This no-holds-barred account of Leland Bardwell’s life spans five decades and unveils the shroud of innocence that often clouds our vision of the past. Bardwell confronts her life head on, confessing bygone sins and exorcising old demons. However, despite the hardships of her life, this is far from a misery memoir: A Restless Life celebrates the artistic, and often times anarchistic, life of one of Ireland’s hidden literary treasures.
As a young girl, Leland returned with her family from India to live in Leixlip, County Kildare, where she fell madly in love with her father’s cousin. An unplanned pregnancy brings her to a war-torn London, where her son is adopted. Accumulating lovers and children over the years, she becomes a teacher in the highlands of Scotland, and a paper-seller on the street-corners of Paris, before returning to Dublin. Here, she struggles to combine motherhood with artistic expression, as well as juggle her various affairs, both official and illicit.
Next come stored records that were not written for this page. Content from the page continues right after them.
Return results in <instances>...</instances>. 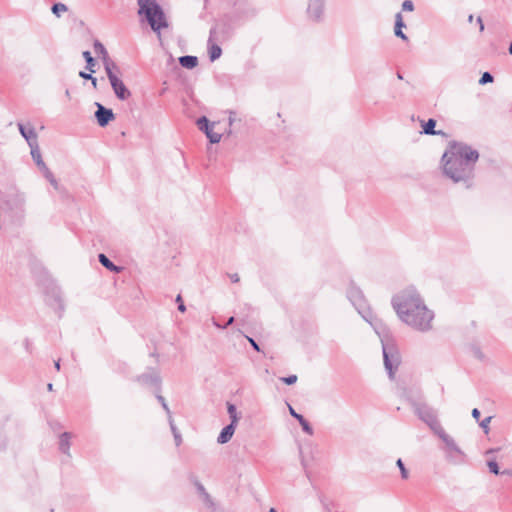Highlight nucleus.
Masks as SVG:
<instances>
[{
	"label": "nucleus",
	"mask_w": 512,
	"mask_h": 512,
	"mask_svg": "<svg viewBox=\"0 0 512 512\" xmlns=\"http://www.w3.org/2000/svg\"><path fill=\"white\" fill-rule=\"evenodd\" d=\"M91 83H92L93 88H95V89H96V88H97V78L93 77V78L91 79Z\"/></svg>",
	"instance_id": "09e8293b"
},
{
	"label": "nucleus",
	"mask_w": 512,
	"mask_h": 512,
	"mask_svg": "<svg viewBox=\"0 0 512 512\" xmlns=\"http://www.w3.org/2000/svg\"><path fill=\"white\" fill-rule=\"evenodd\" d=\"M102 62L108 79L117 77L121 74L120 68L113 60L110 59V57L103 59Z\"/></svg>",
	"instance_id": "2eb2a0df"
},
{
	"label": "nucleus",
	"mask_w": 512,
	"mask_h": 512,
	"mask_svg": "<svg viewBox=\"0 0 512 512\" xmlns=\"http://www.w3.org/2000/svg\"><path fill=\"white\" fill-rule=\"evenodd\" d=\"M397 466H398V467H399V469H400L401 477H402L403 479H407V478L409 477V473H408L407 469L405 468V466H404V464H403V462H402V460H401V459H398V460H397Z\"/></svg>",
	"instance_id": "473e14b6"
},
{
	"label": "nucleus",
	"mask_w": 512,
	"mask_h": 512,
	"mask_svg": "<svg viewBox=\"0 0 512 512\" xmlns=\"http://www.w3.org/2000/svg\"><path fill=\"white\" fill-rule=\"evenodd\" d=\"M168 421H169L170 428H171V431L173 433L176 445L179 446L181 444V442H182V438H181V435L178 432V429H177V427H176V425L174 423L172 415H169Z\"/></svg>",
	"instance_id": "5701e85b"
},
{
	"label": "nucleus",
	"mask_w": 512,
	"mask_h": 512,
	"mask_svg": "<svg viewBox=\"0 0 512 512\" xmlns=\"http://www.w3.org/2000/svg\"><path fill=\"white\" fill-rule=\"evenodd\" d=\"M324 0H310L307 12L313 20H319L323 14Z\"/></svg>",
	"instance_id": "ddd939ff"
},
{
	"label": "nucleus",
	"mask_w": 512,
	"mask_h": 512,
	"mask_svg": "<svg viewBox=\"0 0 512 512\" xmlns=\"http://www.w3.org/2000/svg\"><path fill=\"white\" fill-rule=\"evenodd\" d=\"M468 20L471 22V21L473 20V16H472V15H470V16L468 17Z\"/></svg>",
	"instance_id": "6e6d98bb"
},
{
	"label": "nucleus",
Ostracised by her family, her tiny flat on Leeson Street becomes a refuge for writers, artists, eccentrics, and the drunken literary crew of McDaid’s pub. It is in this melee that she first beds and then befriends Patrick Kavanagh, in what is a humorous and affectionate portrait of one of Ireland’s best-loved poets. The heartbreak, mayhem, and comedy of those years is told with a raw but poetic honesty. A searing and raunchy memoir, A Restless Life is the fascinating story of an extraordinary Irish woman.